You once wrote on one of your photographs, “Between men and women a merciless struggle is being waged.” Would you interpret your understanding of the relationship of men and women in your photographs?

This is true. You know there is also the love and passion. The truth is that a woman is so strong that she has depth in her mind, she needs to win, she always wins, it is impossible to win over women, you cannot. They are so strong, they give a life, which man cannot do. It’s something which makes life dramatic. Because it’s a great story, the love within males and females. It’s a great story. Somebody asked me yesterday, why I am so occupied with sex, what I said, this is I think we all own our lives, without sex, we won’t be here. Understand me? We won’t be alive, we’ve been made of the love of two people, we are made from the embrace of two people. And so I consider physical love like the most important thing.

The phenomenon of time also serves as an important theme in your work, how do you think eternal can be achieved through the nostalgic atmosphere by hand-tinting prints.

Photograph is the only way, one and only way to stop time, which we cannot do, tomorrow you will be older but the photograph can stop time for a while, and we can see the results, we can see the people, she is there already, she was my lover too, and she is a model I never saw again. The greatness of photography is in the possibility to stop time, to see the things which we never repeat again. We’ll never see things in the same way again, because tomorrow will be something completely different. And photography is very good in its ability to stop and save time.

May I ask about the dates you wrote at the bottom of your photographs?

Because fifty years ago, in my country, there was the secret police, political police, and they were very severe, always strict against photography, against nudity, even the nude was forbidden. In those days when I was arrested by the police, the curator has seen one.

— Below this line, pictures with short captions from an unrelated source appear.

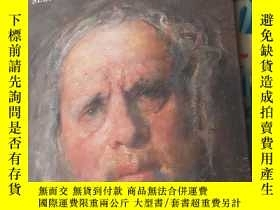 二手書博民逛書店ODD罕見NERDRUM SELF PORTRAITSY239140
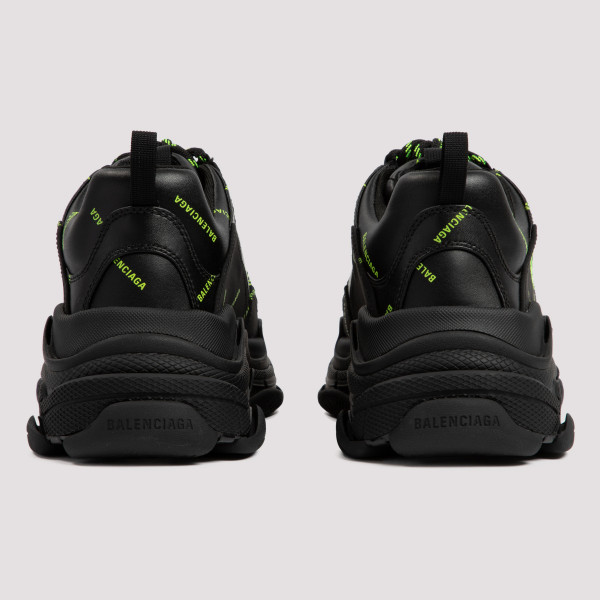 Triple S black sneakers with logo
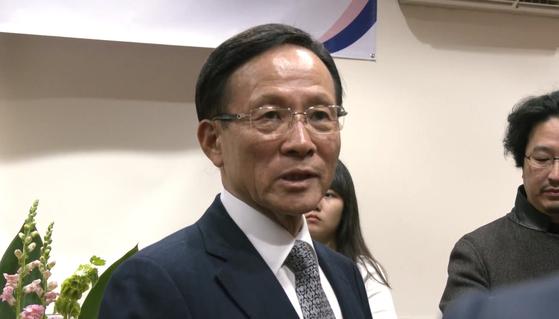 李秀赫(イ・スヒョク)駐米韓国大使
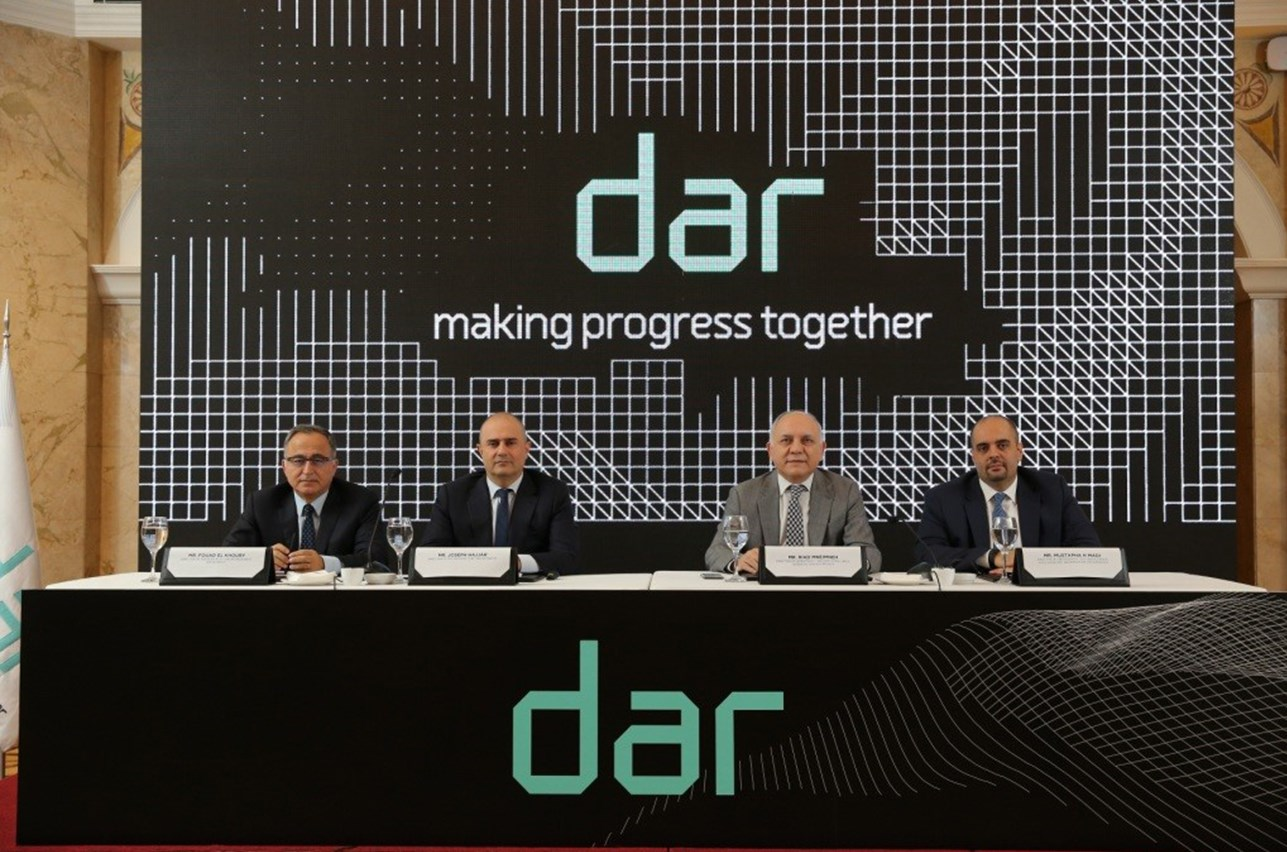 Dar Al-Handasah Consultants (Shair & Partners) Celebrates the Diamond Jubilee - 60 years of ongoing success, innovation, and leadership
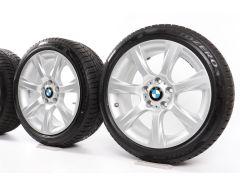 BMW Winterkompletträder 3er F30 F31 4er F32 F33 F36 18 Zoll Styling 396 Sternspeiche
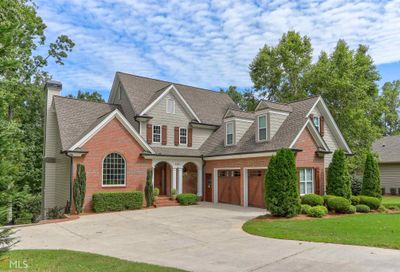 6558 Bluewaters Dr Flowery Branch GA 30542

I played a good trick on how to get away from suspicion and I said they are pictures made by my grandfather, actually they were made in the 1970s or even later, and I didn’t have these pictures in those days. After that kind of control in my country, I cannot do what I want, I put the printed date of one hundred years earlier on the back, it’s my style, my traditional way.

Your work has been heavily charged with eroticism or accused of spreading pornography, how do you think of these charges or criticism and how do you deal with it?

I don’t care, because I cannot change it. Never in my life, do I ask for a show, never in my life do I ask for this, please make a book on me, never in my life... I’m a very strange person, I’m waiting until somebody comes to me and tells me, would you like to have interview with me? Would you like to have a book, would you like to take a picture of me? I never, never, never in my life do I ask for anything, but always I get it.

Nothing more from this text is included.